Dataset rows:
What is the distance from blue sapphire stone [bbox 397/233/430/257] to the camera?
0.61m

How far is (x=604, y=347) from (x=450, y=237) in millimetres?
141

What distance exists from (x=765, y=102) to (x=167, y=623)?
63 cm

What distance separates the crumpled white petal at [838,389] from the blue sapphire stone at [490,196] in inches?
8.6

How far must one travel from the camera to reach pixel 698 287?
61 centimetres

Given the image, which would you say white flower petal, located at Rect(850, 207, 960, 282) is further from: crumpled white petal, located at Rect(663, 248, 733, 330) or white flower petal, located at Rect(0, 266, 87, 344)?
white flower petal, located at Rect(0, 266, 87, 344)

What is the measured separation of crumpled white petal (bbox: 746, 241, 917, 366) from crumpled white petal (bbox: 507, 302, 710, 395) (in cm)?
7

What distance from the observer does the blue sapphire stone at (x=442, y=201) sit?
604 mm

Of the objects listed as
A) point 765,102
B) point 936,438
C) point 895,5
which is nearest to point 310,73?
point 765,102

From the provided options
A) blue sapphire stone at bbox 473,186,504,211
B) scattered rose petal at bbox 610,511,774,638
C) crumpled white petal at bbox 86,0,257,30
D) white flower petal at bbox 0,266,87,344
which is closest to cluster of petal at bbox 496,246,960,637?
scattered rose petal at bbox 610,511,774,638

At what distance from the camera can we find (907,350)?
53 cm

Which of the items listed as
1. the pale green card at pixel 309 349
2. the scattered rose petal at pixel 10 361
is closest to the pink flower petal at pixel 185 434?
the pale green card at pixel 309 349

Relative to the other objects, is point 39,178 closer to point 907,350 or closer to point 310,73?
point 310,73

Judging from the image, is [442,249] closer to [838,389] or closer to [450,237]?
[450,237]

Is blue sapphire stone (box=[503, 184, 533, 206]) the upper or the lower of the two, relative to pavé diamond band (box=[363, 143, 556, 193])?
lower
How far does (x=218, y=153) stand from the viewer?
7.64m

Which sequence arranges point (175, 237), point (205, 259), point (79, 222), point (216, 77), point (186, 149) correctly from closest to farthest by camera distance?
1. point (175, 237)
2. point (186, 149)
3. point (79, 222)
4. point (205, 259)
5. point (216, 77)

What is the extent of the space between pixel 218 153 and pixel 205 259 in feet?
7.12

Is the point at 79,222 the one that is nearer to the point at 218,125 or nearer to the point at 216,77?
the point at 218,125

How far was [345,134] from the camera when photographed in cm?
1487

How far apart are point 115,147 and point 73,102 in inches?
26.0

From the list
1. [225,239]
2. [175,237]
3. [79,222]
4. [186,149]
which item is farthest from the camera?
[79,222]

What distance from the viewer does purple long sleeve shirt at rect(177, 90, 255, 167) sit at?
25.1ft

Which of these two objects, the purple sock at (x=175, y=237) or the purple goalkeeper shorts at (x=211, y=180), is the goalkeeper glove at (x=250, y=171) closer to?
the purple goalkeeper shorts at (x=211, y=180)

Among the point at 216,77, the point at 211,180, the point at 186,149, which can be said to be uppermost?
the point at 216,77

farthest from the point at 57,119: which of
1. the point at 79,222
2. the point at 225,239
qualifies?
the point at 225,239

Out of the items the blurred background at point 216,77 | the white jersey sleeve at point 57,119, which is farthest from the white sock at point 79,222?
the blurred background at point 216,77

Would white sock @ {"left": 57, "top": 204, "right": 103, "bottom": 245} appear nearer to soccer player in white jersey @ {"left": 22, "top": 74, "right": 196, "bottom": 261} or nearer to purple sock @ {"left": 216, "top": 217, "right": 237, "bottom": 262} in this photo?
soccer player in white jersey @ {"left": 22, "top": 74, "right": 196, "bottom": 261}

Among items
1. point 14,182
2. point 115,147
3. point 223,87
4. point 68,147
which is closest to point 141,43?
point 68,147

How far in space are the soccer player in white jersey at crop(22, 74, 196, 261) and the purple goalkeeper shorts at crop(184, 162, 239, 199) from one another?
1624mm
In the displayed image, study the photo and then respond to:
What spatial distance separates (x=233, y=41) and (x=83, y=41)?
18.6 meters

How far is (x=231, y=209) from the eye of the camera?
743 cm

▸ EXERCISE DIRECTIONS
Can you swap "purple goalkeeper shorts" for "violet goalkeeper shorts" in the listing, from the line containing "How far in space" through the end, and give those lines again with nothing else changed?

▸ ANSWER TO THIS EXERCISE
How far in space are the soccer player in white jersey at crop(22, 74, 196, 261) and the violet goalkeeper shorts at crop(184, 162, 239, 199) from one another?
1624mm
In the displayed image, study the photo and then respond to:
What spatial distance separates (x=233, y=41) and (x=83, y=41)?
18.6 meters

How far is (x=231, y=209) from the eye of the camera?
743 cm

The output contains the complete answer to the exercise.